How to Build a Machine Learning Demo in 2022

Learn why you should build demos for your Machine Learning models in 2022, and how to do it in a way that fits your needs, skills, and audience.

Why Demos Are Now Essential

Interactive demos of machine learning models are getting increasingly popular. After all, just like a picture paints a thousand words, nothing beats letting others interact directly with your model to generate interest. If you are interested in keeping up with recent trends or are looking for inspiration for your own demos, I highly recommend following the @ak92501 twitter account.

One example among many is a demo for a model transforming a portrait photograph into an illustration in the style used by the Netflix show Arcane. The ease of use of the demo and ability to quickly test the model with different input photographs was part of the reason why this project became so popular so quickly.

Interactive demo for ArcaneGAN (using Gradio). Screenshot by author, demo located at https://huggingface.co/spaces/akhaliq/ArcaneGAN

There are many reasons why you might want to build an interactive demo:

Getting a model tested by colleagues during development
Prototype to seek investment in a new idea
Disseminate research, potentially as a companion to a research paper
Build a portfolio of work

Whatever your reason is, this article will provide some pointers and recommendations to make the most of this opportunity.

How To Build An Interactive Demo in 2022

There are a variety of ways to build an interactive demo for your Machine Learning model in 2022. Which one you pick will depend on:

Your target audience
Your software engineering skills
Your monetary budget
Your time budget

This article will cover three types of approaches: public notebook sharing, full-stack, and app libraries.

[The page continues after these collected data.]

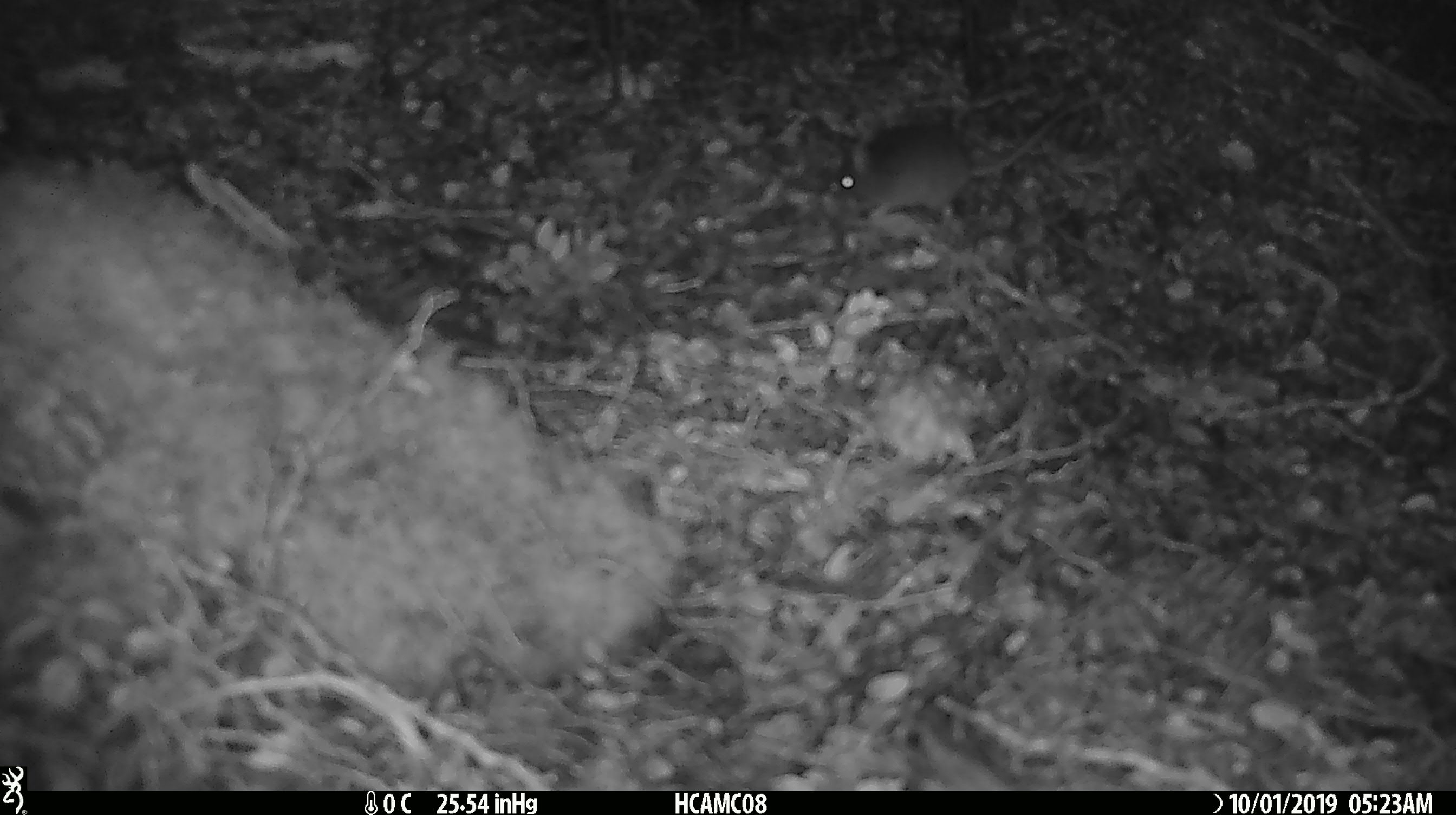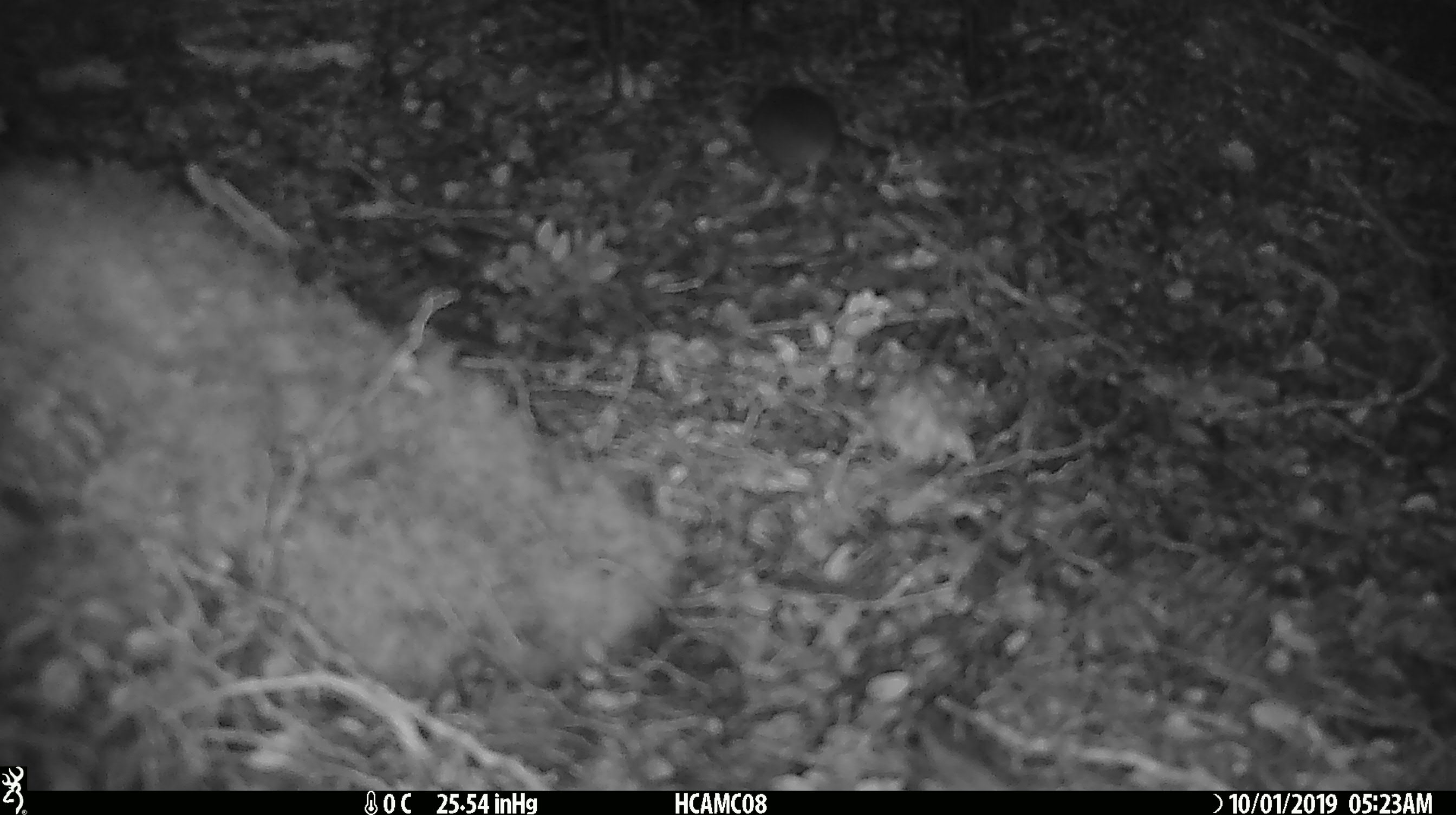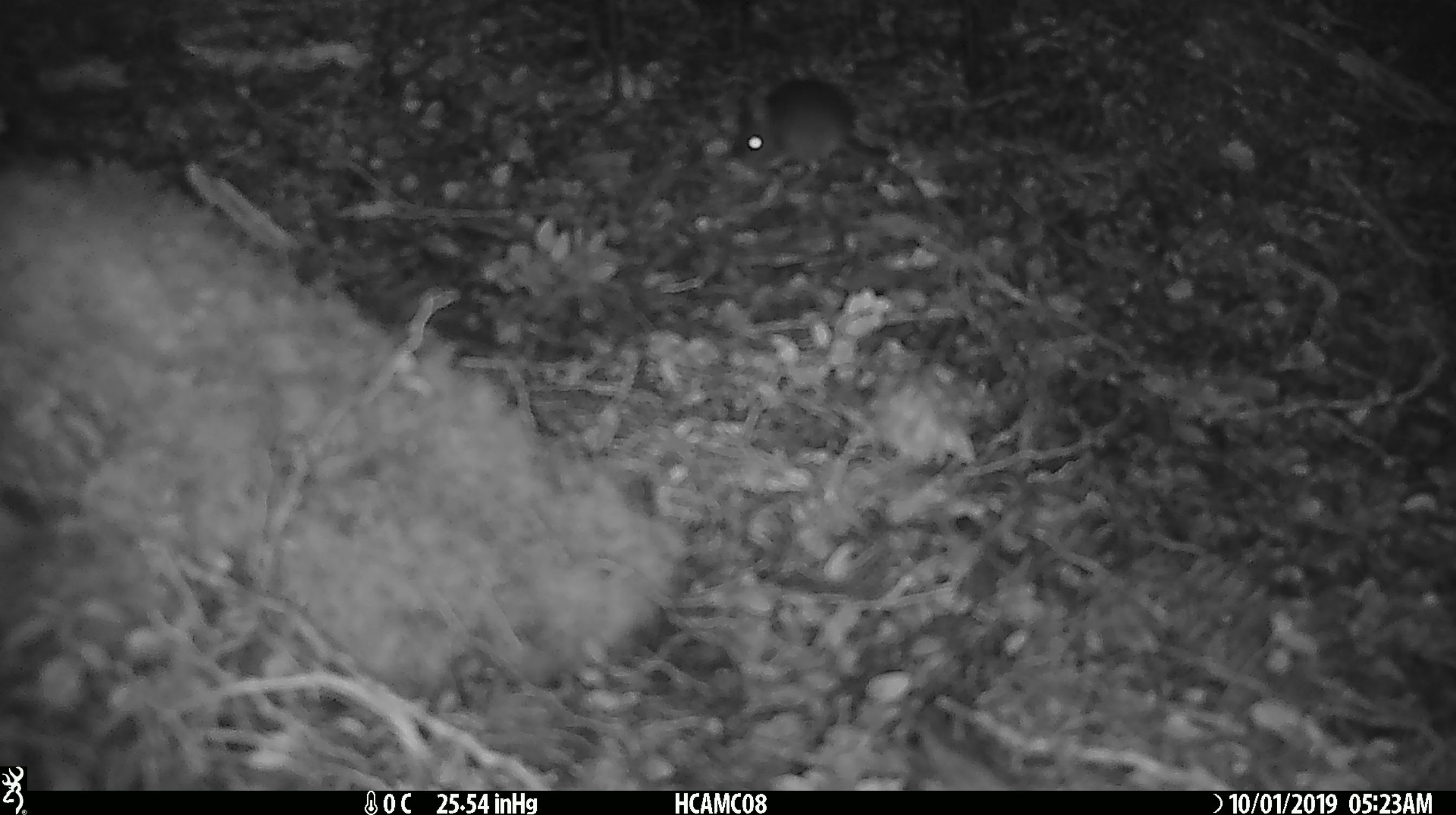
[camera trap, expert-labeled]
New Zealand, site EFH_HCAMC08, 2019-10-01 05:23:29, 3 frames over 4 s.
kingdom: Animalia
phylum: Chordata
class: Mammalia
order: Rodentia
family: Muridae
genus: Mus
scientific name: Mus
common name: mouse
Mouse (Mus).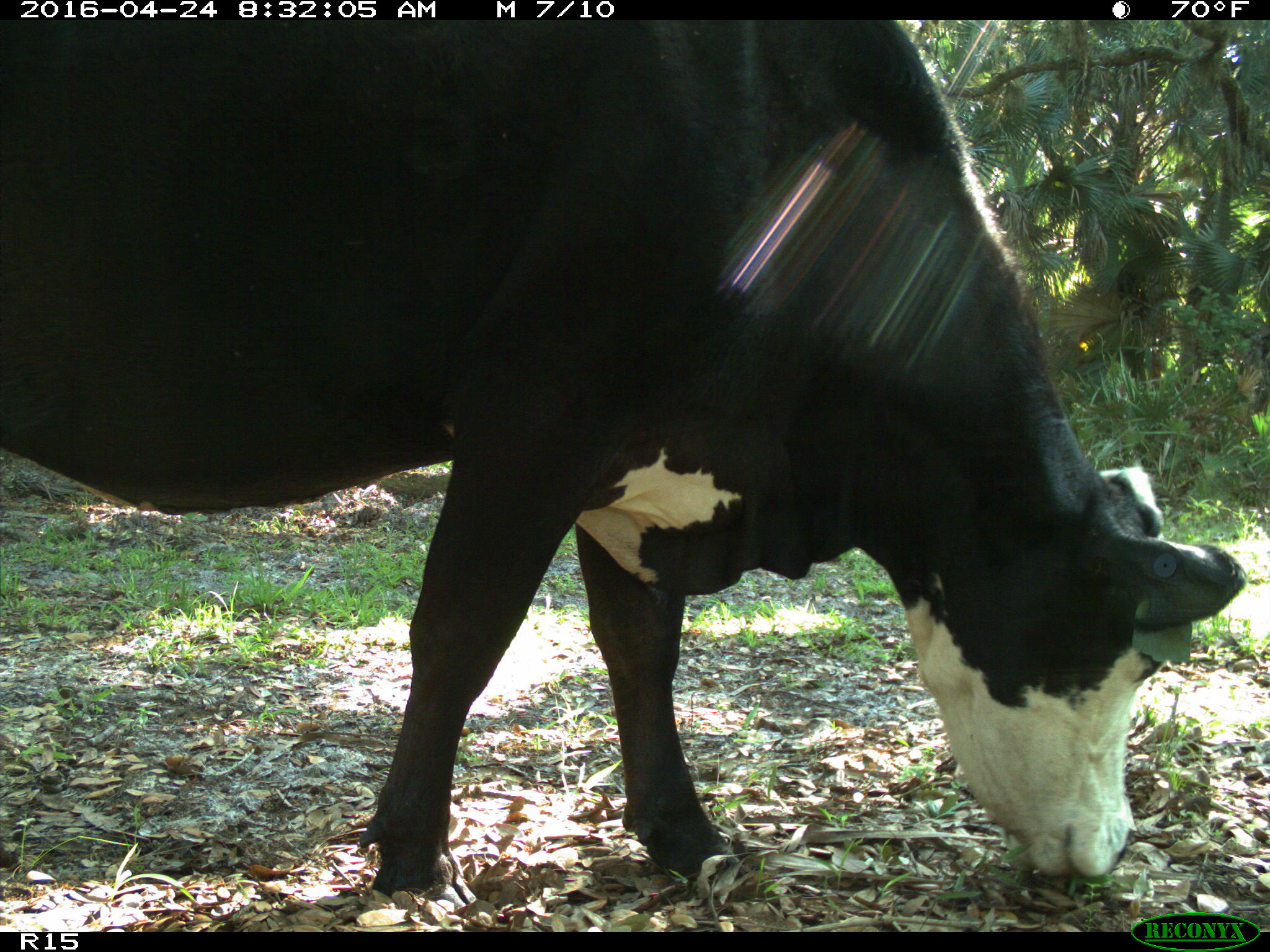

TLDR - Which Approach Should I Use?

The rest of the article will cover in details what you need to know about these three approaches. If you want a quick answer, the following table should help!

	Google Colab	Full-Stack	App Libraries
Flexibility	Low	High	Moderate to High
Target Audience	Technical	Any	Any
Interactivity	Low by Default	High	High
Non-ML dev work required	None	Significant	Minimal
Deployment / Sharing	Easy	Difficult	Easy
Costs	Free	Low to High	Free
Time commitment	Small	High	Small to Moderate
Productization	No	Yes	Case by Case

Rule of thumb:

Sharing with a technical audience where code visibility is useful and interactivity not critical? Use Google Colab (or equivalent)
High likelihood for the demo to become a fully fledged product? Going the Full-Stack approach might save you time in the long run
If none of the above, go with App Libraries and Hugging Face Spaces hosting

Jupyter notebooks (and iPython before it) played a big part in cementing Python as the leading programming language for machine learning. While not without their faults, by enabling interactive data exploration and iterative development, notebooks quickly became an essential tool for machine learning enthusiasts. However, setting up a Jupyter environment can be challenging and potentially costly if hosting is required for remote access.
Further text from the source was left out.